** Activity **
When you reproduce the listing below, keep every entry exactly as written.
※ ※ ※
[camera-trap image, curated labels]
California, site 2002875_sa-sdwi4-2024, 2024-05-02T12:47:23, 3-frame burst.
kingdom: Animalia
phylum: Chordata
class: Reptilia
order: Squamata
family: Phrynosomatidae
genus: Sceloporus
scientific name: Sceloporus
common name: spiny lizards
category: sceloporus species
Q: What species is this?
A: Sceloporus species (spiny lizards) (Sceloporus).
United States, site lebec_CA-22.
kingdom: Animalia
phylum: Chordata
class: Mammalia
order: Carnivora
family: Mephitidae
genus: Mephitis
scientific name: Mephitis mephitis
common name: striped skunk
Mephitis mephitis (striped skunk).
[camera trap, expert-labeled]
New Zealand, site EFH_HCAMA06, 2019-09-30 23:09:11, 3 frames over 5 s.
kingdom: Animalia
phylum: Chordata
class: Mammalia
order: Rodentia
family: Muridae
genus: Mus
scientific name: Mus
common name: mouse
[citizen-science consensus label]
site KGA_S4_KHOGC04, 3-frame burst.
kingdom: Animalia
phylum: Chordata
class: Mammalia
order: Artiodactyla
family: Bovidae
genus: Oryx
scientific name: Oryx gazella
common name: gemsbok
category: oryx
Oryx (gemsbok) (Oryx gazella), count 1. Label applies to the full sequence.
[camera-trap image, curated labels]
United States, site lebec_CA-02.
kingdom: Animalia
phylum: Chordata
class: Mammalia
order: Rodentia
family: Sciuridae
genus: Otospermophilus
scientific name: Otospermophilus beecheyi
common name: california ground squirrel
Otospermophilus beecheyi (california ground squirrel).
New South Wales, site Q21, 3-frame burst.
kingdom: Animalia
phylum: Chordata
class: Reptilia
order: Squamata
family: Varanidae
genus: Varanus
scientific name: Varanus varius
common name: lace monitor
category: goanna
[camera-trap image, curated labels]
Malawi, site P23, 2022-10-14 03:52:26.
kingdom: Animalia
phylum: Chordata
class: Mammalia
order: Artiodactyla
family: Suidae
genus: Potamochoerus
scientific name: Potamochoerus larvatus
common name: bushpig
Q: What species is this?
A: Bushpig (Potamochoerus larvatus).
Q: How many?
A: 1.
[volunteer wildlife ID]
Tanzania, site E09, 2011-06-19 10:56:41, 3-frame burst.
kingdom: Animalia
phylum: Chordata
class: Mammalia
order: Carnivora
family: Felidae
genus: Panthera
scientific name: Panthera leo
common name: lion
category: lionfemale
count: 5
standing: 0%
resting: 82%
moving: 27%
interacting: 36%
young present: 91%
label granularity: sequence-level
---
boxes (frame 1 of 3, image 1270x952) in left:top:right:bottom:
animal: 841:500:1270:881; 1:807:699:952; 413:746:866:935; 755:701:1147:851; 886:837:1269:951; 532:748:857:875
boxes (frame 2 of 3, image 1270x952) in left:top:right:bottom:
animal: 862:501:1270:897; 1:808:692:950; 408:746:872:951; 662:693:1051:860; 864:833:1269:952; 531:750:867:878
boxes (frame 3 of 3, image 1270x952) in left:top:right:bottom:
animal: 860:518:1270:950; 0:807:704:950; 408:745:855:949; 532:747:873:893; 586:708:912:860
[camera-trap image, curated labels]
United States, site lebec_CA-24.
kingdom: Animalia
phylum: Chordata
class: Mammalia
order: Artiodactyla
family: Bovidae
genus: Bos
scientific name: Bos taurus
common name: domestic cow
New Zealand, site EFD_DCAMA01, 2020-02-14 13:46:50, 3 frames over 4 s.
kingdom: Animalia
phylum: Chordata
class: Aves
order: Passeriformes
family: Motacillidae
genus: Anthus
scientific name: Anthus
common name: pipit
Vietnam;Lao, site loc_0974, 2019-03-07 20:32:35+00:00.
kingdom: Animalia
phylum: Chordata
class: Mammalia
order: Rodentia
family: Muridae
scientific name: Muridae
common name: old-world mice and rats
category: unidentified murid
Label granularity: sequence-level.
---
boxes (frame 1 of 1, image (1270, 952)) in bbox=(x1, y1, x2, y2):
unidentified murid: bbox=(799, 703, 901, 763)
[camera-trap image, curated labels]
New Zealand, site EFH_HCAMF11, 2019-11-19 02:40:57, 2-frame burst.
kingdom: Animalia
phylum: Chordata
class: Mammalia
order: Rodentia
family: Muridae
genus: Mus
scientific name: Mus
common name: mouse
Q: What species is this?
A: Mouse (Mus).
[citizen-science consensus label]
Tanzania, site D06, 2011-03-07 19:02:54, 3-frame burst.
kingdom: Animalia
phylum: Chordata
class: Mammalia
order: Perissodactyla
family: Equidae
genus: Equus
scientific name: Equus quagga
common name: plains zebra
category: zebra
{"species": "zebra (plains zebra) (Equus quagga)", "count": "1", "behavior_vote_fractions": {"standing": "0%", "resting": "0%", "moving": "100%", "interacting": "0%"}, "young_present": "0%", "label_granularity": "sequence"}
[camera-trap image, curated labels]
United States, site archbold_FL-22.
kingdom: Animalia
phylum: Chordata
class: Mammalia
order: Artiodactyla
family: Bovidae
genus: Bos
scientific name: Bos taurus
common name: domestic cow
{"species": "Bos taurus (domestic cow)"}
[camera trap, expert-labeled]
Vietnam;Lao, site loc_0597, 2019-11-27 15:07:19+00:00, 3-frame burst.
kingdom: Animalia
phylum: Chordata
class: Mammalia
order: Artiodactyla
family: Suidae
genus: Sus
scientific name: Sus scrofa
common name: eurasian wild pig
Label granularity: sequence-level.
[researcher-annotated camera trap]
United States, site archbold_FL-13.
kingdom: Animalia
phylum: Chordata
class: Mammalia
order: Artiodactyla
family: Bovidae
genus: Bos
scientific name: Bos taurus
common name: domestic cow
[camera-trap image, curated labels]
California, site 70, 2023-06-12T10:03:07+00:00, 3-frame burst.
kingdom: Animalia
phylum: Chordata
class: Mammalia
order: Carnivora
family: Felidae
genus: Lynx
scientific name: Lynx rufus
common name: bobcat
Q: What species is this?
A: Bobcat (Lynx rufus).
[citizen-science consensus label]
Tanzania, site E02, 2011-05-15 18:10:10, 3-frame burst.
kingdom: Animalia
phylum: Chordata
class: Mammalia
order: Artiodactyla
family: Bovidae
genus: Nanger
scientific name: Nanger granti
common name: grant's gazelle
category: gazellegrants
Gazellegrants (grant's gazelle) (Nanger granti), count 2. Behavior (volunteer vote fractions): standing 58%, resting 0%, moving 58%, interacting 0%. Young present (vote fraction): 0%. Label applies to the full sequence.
※ ※ ※
** Task result **
[camera-trap image, curated labels]
California, site 2002875_sa-sdwi4-2024, 2024-05-02T12:47:23, 3-frame burst.
kingdom: Animalia
phylum: Chordata
class: Reptilia
order: Squamata
family: Phrynosomatidae
genus: Sceloporus
scientific name: Sceloporus
common name: spiny lizards
category: sceloporus species
Q: What species is this?
A: Sceloporus species (spiny lizards) (Sceloporus).
United States, site lebec_CA-22.
kingdom: Animalia
phylum: Chordata
class: Mammalia
order: Carnivora
family: Mephitidae
genus: Mephitis
scientific name: Mephitis mephitis
common name: striped skunk
Mephitis mephitis (striped skunk).
[camera trap, expert-labeled]
New Zealand, site EFH_HCAMA06, 2019-09-30 23:09:11, 3 frames over 5 s.
kingdom: Animalia
phylum: Chordata
class: Mammalia
order: Rodentia
family: Muridae
genus: Mus
scientific name: Mus
common name: mouse
[citizen-science consensus label]
site KGA_S4_KHOGC04, 3-frame burst.
kingdom: Animalia
phylum: Chordata
class: Mammalia
order: Artiodactyla
family: Bovidae
genus: Oryx
scientific name: Oryx gazella
common name: gemsbok
category: oryx
Oryx (gemsbok) (Oryx gazella), count 1. Label applies to the full sequence.
[camera-trap image, curated labels]
United States, site lebec_CA-02.
kingdom: Animalia
phylum: Chordata
class: Mammalia
order: Rodentia
family: Sciuridae
genus: Otospermophilus
scientific name: Otospermophilus beecheyi
common name: california ground squirrel
Otospermophilus beecheyi (california ground squirrel).
New South Wales, site Q21, 3-frame burst.
kingdom: Animalia
phylum: Chordata
class: Reptilia
order: Squamata
family: Varanidae
genus: Varanus
scientific name: Varanus varius
common name: lace monitor
category: goanna
[camera-trap image, curated labels]
Malawi, site P23, 2022-10-14 03:52:26.
kingdom: Animalia
phylum: Chordata
class: Mammalia
order: Artiodactyla
family: Suidae
genus: Potamochoerus
scientific name: Potamochoerus larvatus
common name: bushpig
Q: What species is this?
A: Bushpig (Potamochoerus larvatus).
Q: How many?
A: 1.
[volunteer wildlife ID]
Tanzania, site E09, 2011-06-19 10:56:41, 3-frame burst.
kingdom: Animalia
phylum: Chordata
class: Mammalia
order: Carnivora
family: Felidae
genus: Panthera
scientific name: Panthera leo
common name: lion
category: lionfemale
count: 5
standing: 0%
resting: 82%
moving: 27%
interacting: 36%
young present: 91%
label granularity: sequence-level
---
boxes (frame 1 of 3, image 1270x952) in left:top:right:bottom:
animal: 841:500:1270:881; 1:807:699:952; 413:746:866:935; 755:701:1147:851; 886:837:1269:951; 532:748:857:875
boxes (frame 2 of 3, image 1270x952) in left:top:right:bottom:
animal: 862:501:1270:897; 1:808:692:950; 408:746:872:951; 662:693:1051:860; 864:833:1269:952; 531:750:867:878
boxes (frame 3 of 3, image 1270x952) in left:top:right:bottom:
animal: 860:518:1270:950; 0:807:704:950; 408:745:855:949; 532:747:873:893; 586:708:912:860
[camera-trap image, curated labels]
United States, site lebec_CA-24.
kingdom: Animalia
phylum: Chordata
class: Mammalia
order: Artiodactyla
family: Bovidae
genus: Bos
scientific name: Bos taurus
common name: domestic cow
New Zealand, site EFD_DCAMA01, 2020-02-14 13:46:50, 3 frames over 4 s.
kingdom: Animalia
phylum: Chordata
class: Aves
order: Passeriformes
family: Motacillidae
genus: Anthus
scientific name: Anthus
common name: pipit
Vietnam;Lao, site loc_0974, 2019-03-07 20:32:35+00:00.
kingdom: Animalia
phylum: Chordata
class: Mammalia
order: Rodentia
family: Muridae
scientific name: Muridae
common name: old-world mice and rats
category: unidentified murid
Label granularity: sequence-level.
---
boxes (frame 1 of 1, image (1270, 952)) in bbox=(x1, y1, x2, y2):
unidentified murid: bbox=(799, 703, 901, 763)
[camera-trap image, curated labels]
New Zealand, site EFH_HCAMF11, 2019-11-19 02:40:57, 2-frame burst.
kingdom: Animalia
phylum: Chordata
class: Mammalia
order: Rodentia
family: Muridae
genus: Mus
scientific name: Mus
common name: mouse
Q: What species is this?
A: Mouse (Mus).
[citizen-science consensus label]
Tanzania, site D06, 2011-03-07 19:02:54, 3-frame burst.
kingdom: Animalia
phylum: Chordata
class: Mammalia
order: Perissodactyla
family: Equidae
genus: Equus
scientific name: Equus quagga
common name: plains zebra
category: zebra
{"species": "zebra (plains zebra) (Equus quagga)", "count": "1", "behavior_vote_fractions": {"standing": "0%", "resting": "0%", "moving": "100%", "interacting": "0%"}, "young_present": "0%", "label_granularity": "sequence"}
[camera-trap image, curated labels]
United States, site archbold_FL-22.
kingdom: Animalia
phylum: Chordata
class: Mammalia
order: Artiodactyla
family: Bovidae
genus: Bos
scientific name: Bos taurus
common name: domestic cow
{"species": "Bos taurus (domestic cow)"}
[camera trap, expert-labeled]
Vietnam;Lao, site loc_0597, 2019-11-27 15:07:19+00:00, 3-frame burst.
kingdom: Animalia
phylum: Chordata
class: Mammalia
order: Artiodactyla
family: Suidae
genus: Sus
scientific name: Sus scrofa
common name: eurasian wild pig
Label granularity: sequence-level.
[researcher-annotated camera trap]
United States, site archbold_FL-13.
kingdom: Animalia
phylum: Chordata
class: Mammalia
order: Artiodactyla
family: Bovidae
genus: Bos
scientific name: Bos taurus
common name: domestic cow
[camera-trap image, curated labels]
California, site 70, 2023-06-12T10:03:07+00:00, 3-frame burst.
kingdom: Animalia
phylum: Chordata
class: Mammalia
order: Carnivora
family: Felidae
genus: Lynx
scientific name: Lynx rufus
common name: bobcat
Q: What species is this?
A: Bobcat (Lynx rufus).
[citizen-science consensus label]
Tanzania, site E02, 2011-05-15 18:10:10, 3-frame burst.
kingdom: Animalia
phylum: Chordata
class: Mammalia
order: Artiodactyla
family: Bovidae
genus: Nanger
scientific name: Nanger granti
common name: grant's gazelle
category: gazellegrants
Gazellegrants (grant's gazelle) (Nanger granti), count 2. Behavior (volunteer vote fractions): standing 58%, resting 0%, moving 58%, interacting 0%. Young present (vote fraction): 0%. Label applies to the full sequence.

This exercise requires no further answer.